How staff are coping, adapting and working together to help the most vulnerable during COVID-19
While the pandemic has meant big changes in the way we all live and work, we still need to provide essential services to the people we work with, who are particularly affected. Adapting and working collaboratively has been crucial in ensuring that not only is no one left behind to sleep rough, but the people who rely on us continue to receive the appropriate support. We spoke with three members of staff about how services have changed and about how they are coping at this time:
Matthew Davison is Lead Manager for TST (Tenancy Sustainment Team) South:
“We’re still operating a near-normal service from our office and across the community; we are still very much available for urgent and non-urgent queries and don’t want any of the people we work with to feel that they have been left alone at this difficult time. Social distancing is respected during any face-to-face contact, which is being prioritised for those in need of urgent support, which can mean a variety of things, whether this is having no income or health, legal or safeguarding issues. For non-urgent support, we are regularly checking in with clients over the phone. Welcome Sessions for new nominated clients are also being held over the phone as much as possible, and in some circumstances we are helping clients move into new properties.
The team are facing challenges, mostly with the reality of having to social-distance themselves. For example, due to the nature of some types of medication, some clients have had no option but to go to pharmacies in person to collect their prescriptions. There has also been a lack of clarity around whether clients have been, or should be, identified by the NHS as being in the high-risk ‘Shielding’ category. These have been dealt with very much on a case-by-case basis and we have been working together to put the needs of our clients first.”
Sarah Jeeves is our Learning & Development Officer. Alongside her work in the Central Services team, she has been providing support in one of our hostels.
“In terms of HR, it’s been a lot busier since the lockdown; on top of our day-to-day work we’ve been updating policies and processes, especially around sickness and working from home. There have been lots more enquiries and staff asking for advice, which is changing and updating as we go. Some of the team are working remotely so we’ve been having Microsoft Teams meetings, WhatsApp video meetings… it’s changing but we’re adapting to it well so far.
I started thinking about volunteering at the hostel after realising that many staff members would be self-isolating or shielding. Working in HR, I knew first-hand that the staffing shortages would be affecting our most essential services, and when I began coordinating our volunteers, I decided to wonder how I could make my work go further. The main differences between my normal work and working in our hostels is how you start to perceive things and organise your day differently. Whereas in HR there are systems and schedules, working with people with a range of needs means you need to be prepared to be more spontaneous and proactive.
The benefits to both the hostel and myself have been pretty clear, for example I imagine it was a relief to have someone who knows Thames Reach well and already works here providing support where necessary.

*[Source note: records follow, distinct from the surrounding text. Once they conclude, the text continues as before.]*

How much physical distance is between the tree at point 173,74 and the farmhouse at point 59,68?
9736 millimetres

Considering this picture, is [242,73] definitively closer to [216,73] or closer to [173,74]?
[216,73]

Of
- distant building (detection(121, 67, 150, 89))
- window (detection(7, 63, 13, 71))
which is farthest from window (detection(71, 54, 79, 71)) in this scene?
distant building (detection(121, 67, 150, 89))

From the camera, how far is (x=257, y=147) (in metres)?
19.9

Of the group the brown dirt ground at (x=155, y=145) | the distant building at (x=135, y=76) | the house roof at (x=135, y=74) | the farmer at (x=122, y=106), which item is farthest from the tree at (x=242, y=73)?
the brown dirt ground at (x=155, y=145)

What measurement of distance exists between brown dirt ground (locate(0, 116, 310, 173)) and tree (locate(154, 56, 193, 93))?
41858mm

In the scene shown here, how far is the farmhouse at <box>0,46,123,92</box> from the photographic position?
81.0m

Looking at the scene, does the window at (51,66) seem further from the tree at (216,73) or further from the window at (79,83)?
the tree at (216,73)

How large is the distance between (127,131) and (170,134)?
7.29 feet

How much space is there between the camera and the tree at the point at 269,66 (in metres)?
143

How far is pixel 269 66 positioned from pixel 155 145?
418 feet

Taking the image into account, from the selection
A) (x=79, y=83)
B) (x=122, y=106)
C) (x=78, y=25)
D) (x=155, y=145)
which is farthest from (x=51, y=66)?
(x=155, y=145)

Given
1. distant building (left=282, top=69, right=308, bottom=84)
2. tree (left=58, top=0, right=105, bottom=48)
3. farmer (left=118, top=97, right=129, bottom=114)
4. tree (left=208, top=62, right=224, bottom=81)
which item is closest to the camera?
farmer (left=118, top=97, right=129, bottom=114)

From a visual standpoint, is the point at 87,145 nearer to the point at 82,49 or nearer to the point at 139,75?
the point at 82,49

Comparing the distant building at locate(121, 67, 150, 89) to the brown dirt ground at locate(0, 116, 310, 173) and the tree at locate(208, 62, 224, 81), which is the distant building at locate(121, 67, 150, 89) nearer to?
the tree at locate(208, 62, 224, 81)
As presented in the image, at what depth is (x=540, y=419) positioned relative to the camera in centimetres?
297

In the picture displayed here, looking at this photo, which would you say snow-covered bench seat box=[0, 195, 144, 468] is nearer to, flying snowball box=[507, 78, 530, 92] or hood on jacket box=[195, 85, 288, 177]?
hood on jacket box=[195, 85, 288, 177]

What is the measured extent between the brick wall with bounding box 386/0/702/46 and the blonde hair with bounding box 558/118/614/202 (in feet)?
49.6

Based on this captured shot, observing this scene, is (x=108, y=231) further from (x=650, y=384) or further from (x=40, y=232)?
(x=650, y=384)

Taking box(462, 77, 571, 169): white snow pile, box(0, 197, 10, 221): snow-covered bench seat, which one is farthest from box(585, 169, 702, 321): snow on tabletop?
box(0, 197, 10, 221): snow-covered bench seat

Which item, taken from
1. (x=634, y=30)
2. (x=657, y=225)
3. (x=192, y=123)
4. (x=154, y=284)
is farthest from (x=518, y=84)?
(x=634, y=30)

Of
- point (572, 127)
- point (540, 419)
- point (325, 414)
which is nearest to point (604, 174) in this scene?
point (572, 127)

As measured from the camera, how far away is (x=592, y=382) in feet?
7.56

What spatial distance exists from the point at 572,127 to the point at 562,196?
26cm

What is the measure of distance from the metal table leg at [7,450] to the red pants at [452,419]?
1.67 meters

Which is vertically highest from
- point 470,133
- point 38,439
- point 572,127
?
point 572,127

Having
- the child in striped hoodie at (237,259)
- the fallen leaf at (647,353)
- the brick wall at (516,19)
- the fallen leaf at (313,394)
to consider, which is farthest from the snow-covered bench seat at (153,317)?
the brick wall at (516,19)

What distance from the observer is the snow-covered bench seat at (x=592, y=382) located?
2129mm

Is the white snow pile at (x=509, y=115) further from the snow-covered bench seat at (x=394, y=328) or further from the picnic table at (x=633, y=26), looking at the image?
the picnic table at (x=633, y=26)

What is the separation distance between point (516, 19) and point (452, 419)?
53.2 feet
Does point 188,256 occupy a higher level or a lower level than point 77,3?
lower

Seeing our work in the hostels has allowed me to see how I might do my normal job differently; I organise our training schedules so I can see where Managers might need training in different areas. My confidence has definitely grown here, and I feel capable to do the work whether it is based in an office or hostel. I also have a background in mental health so I’m confident in how to approach certain situations. As I’m managing the volunteers, I know exactly where the gaps are in our essential services and am always happy to talk to staff, and members of the public, about how they might want to volunteer their time and skills during this difficult time.”
Jakub Turek is Senior Practitioner for the Rapid Response Team.

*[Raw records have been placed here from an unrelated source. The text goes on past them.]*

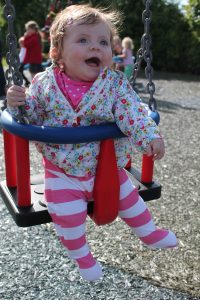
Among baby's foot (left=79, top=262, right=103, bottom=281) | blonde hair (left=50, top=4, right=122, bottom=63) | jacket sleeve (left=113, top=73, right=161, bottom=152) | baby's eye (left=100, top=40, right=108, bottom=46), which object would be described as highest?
blonde hair (left=50, top=4, right=122, bottom=63)

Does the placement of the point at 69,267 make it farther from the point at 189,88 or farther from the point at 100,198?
the point at 189,88

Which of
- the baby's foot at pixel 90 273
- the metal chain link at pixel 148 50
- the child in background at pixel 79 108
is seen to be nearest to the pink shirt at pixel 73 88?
the child in background at pixel 79 108

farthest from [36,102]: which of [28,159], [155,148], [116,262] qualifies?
[116,262]

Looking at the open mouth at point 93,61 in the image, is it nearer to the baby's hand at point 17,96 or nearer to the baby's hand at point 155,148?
the baby's hand at point 17,96

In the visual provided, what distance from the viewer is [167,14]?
14.5 m

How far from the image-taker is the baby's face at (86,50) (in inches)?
72.0

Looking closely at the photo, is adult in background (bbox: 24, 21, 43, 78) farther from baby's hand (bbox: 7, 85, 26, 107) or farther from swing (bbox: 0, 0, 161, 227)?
baby's hand (bbox: 7, 85, 26, 107)

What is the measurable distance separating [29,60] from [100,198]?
300 inches

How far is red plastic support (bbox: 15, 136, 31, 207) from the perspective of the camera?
188 cm

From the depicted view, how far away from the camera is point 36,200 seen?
2045 millimetres

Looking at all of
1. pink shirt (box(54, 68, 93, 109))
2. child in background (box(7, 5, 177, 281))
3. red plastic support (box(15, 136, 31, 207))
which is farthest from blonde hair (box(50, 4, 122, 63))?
red plastic support (box(15, 136, 31, 207))

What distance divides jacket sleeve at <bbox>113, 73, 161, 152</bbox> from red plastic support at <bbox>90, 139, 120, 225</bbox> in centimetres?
10

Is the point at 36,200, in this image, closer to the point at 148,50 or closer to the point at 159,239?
the point at 159,239

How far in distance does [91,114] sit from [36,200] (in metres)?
0.49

“In the current situation a lot of services have been temporarily closed or have limited access. For us in the Rapid Response Team it means we have to work harder and build stronger relationships with local authorities to ensure our clients are supported during this hard time which affects everybody.

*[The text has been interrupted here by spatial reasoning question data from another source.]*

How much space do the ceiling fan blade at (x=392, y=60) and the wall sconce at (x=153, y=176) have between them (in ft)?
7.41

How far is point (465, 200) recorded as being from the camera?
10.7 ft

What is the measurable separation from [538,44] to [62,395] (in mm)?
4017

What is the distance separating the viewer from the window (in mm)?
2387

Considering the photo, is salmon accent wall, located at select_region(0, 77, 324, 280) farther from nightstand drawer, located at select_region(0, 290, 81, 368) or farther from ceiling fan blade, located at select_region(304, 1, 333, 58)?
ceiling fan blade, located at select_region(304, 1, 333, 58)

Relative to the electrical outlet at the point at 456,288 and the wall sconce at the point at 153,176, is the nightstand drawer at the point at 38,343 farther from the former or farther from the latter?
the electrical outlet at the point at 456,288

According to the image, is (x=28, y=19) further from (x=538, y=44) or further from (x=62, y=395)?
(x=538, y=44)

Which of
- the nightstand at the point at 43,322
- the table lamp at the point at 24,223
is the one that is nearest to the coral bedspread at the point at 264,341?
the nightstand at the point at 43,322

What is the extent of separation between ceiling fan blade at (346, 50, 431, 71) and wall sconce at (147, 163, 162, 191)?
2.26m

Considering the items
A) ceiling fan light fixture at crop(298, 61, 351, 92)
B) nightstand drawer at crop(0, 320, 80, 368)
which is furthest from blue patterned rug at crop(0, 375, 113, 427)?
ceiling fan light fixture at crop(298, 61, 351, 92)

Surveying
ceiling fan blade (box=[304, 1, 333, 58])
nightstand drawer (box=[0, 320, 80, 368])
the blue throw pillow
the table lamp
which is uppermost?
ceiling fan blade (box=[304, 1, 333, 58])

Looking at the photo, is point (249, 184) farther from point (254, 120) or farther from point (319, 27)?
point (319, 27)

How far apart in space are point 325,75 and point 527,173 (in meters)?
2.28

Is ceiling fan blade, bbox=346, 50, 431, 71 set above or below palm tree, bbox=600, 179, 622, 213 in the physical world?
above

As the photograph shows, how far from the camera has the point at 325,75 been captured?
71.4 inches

We have been working closely with other Outreach services like never before. The solidarity in the homelessness sector in London has been really encouraging.
Our service has been delivered with no disturbance apart from receiving a much higher number of Street Link referrals. We have been responding to referrals every night 7 days a week. Our team have been working really hard to ensure all referrals are visited and clients are placed somewhere safe.”